A small scouting frigate is assigned to her with a mixed crew from all the races.

She has not had a drink in days.

Her hands won't stop shaking.


For almost two days the ship travels through the wormhole. The crew spends almost all of that time sick from a constant sense of vertigo. Other than that there seems to be no harm from traveling this way. No sudden and lethal doses of radiation, no technical abnormalities, no monsters from the Id. Much to the disgust of the science team, the marines started a friendly betting pool on whether or not they were traveling backwards or forwards in time.

Shepard joins in on the joke, arguing for parallel universes. She thinks about sleeping with one of the navigators.

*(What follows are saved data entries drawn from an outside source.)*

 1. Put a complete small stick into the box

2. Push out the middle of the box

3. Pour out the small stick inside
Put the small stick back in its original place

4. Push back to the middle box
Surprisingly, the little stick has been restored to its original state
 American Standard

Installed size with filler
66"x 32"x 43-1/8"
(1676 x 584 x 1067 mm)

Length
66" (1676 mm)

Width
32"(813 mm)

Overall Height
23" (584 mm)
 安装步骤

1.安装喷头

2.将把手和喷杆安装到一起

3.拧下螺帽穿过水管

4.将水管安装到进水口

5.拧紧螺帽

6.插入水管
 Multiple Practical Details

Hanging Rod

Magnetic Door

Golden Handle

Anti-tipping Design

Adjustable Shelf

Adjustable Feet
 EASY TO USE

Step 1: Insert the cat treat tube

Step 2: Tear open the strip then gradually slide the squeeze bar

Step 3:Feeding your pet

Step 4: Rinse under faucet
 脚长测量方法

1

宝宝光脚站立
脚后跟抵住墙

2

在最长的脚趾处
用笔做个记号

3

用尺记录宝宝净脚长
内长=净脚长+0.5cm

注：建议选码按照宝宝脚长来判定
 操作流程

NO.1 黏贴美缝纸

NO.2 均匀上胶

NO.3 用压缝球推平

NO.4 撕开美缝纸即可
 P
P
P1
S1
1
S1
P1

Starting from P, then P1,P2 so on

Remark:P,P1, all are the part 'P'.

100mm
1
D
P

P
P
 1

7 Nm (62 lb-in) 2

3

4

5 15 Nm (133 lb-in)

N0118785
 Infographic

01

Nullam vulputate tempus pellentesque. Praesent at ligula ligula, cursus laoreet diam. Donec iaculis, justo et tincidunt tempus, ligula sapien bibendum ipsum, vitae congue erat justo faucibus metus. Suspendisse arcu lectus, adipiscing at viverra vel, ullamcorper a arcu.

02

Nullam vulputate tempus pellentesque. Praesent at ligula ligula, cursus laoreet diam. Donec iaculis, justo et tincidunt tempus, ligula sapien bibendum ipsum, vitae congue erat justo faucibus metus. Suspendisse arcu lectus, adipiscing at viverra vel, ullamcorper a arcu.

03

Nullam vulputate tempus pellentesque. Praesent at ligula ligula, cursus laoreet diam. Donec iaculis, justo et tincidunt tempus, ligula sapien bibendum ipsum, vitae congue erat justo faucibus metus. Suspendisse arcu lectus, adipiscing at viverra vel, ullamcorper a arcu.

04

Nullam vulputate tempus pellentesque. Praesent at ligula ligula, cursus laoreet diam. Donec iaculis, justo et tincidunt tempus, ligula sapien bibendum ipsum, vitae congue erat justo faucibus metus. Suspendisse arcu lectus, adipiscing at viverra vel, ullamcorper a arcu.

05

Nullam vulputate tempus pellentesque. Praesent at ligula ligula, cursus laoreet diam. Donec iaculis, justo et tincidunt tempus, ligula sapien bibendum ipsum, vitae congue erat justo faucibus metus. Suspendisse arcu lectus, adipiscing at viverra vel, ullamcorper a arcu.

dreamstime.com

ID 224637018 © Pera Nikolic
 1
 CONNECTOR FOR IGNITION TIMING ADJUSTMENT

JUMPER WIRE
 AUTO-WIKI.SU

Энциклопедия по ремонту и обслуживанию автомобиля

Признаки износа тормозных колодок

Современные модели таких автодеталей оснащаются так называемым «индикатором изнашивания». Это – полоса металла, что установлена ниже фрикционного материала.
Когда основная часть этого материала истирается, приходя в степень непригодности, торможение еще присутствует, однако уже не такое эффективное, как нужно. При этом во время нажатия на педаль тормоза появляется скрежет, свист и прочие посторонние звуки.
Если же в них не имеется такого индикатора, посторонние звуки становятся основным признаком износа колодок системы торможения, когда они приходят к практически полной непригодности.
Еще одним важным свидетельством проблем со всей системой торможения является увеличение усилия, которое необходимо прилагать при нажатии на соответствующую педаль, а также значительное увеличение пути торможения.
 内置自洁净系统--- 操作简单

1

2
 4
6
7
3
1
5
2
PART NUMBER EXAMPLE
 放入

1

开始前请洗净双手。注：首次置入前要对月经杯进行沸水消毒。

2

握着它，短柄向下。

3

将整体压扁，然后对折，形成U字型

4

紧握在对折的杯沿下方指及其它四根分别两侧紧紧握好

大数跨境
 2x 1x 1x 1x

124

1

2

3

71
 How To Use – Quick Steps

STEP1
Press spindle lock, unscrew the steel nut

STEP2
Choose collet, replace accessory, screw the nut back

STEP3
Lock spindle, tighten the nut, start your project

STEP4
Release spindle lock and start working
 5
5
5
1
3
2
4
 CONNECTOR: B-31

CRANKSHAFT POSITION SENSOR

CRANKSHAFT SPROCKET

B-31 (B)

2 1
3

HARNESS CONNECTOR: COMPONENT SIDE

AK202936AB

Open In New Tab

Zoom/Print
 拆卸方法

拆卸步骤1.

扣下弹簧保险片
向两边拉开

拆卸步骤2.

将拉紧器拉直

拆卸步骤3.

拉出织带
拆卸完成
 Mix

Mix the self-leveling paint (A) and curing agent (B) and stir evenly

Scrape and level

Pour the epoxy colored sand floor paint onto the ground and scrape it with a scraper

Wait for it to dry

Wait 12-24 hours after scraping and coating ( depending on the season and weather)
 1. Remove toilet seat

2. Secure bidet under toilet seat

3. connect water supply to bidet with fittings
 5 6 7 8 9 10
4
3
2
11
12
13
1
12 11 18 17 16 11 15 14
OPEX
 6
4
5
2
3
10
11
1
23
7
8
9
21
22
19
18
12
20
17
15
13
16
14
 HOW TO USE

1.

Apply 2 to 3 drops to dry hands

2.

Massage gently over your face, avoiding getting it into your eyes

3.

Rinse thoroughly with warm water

When they come out the other side there is moment of dropping weightlessness, like being on a rollercoaster. They open all channels, but find no sign of the distress call. There are thousands of reasons why the beacon is not longer active. She takes over working with the VI in scanning the planets. It is a mindless task that she enjoys. There is a planet in the sun's life zone that has patches of blue and green, but is mostly a dark red. The planet is silent. But it has a small moon where something blips on the sensors.


Shepard is in the head throwing up.

The blip is a downed ship. Though the picture is blurry, she immediately recognizes the blue and white design and that unique shape. She has seen her ship, her home, destroyed before. This time it is different. The Normandy is mostly intact, gently resting amongst the trees. Nightmarish images wrack her mind. She could barely function knowing that Kaidan was gone. The thought of seeing his corpse makes her want to drink herself oblivious.

The computer announces that it is finished enhancing the image, revealing that there are people around the ship.


They stare at each other. Each heartbeat lasting a lifetime.

She has the new scar. Kaidan has grown a beard.

He breaks the silence, his voice cracking, "Maddie?"

Torrents of words become stuck in her throat. She can only nod, her eyes burning. She wants say something, anything. I love you. I couldn't live without you. You look horrible with a beard.

Instead she launches herself at him, pulling his mouth hard against her own. His fingers tangle in her hair, bringing them closer.

The world could end that very moment and she wouldn't care. They finally were together.


Author's Rant.

So like so many others, I hate, loath, despise, detest, etcetera the endings. Truth be told I'm okay with the God-Child and color-coded endings. I can live with those, it is the Normandy crashing and lack of explanation on what happens next that bug me. Scratch that. I'm fine with Joker and EDI crashing, that's kind of cute. It is the fact that in my ending, Kaidan and James are seen walking out of the ship. Neither one of them would leave Earth behind. James (who I love by the way) spends the whole game wanting to get back home and fight. And Kaidan…well damn it, he would not leave Shepard behind ever.

That scene even makes me want to embrace the whole Indoctrination theory, which I have a love/hate relationship with. I love that it explains away a lot of my problems with the ending, but hate that it leaves an even bigger cliff-hanger.

Yeah, I'm not happy with Bioware right now. I'm actually mad enough that I cannot even get myself interested in replaying the first Mass Effect again. Sigh. Hopefully, the "closure" Bioware is promising us will help, but I'm not holding my breath.

I'm also pretty much retired from writing fanfic. Thanks for all the support!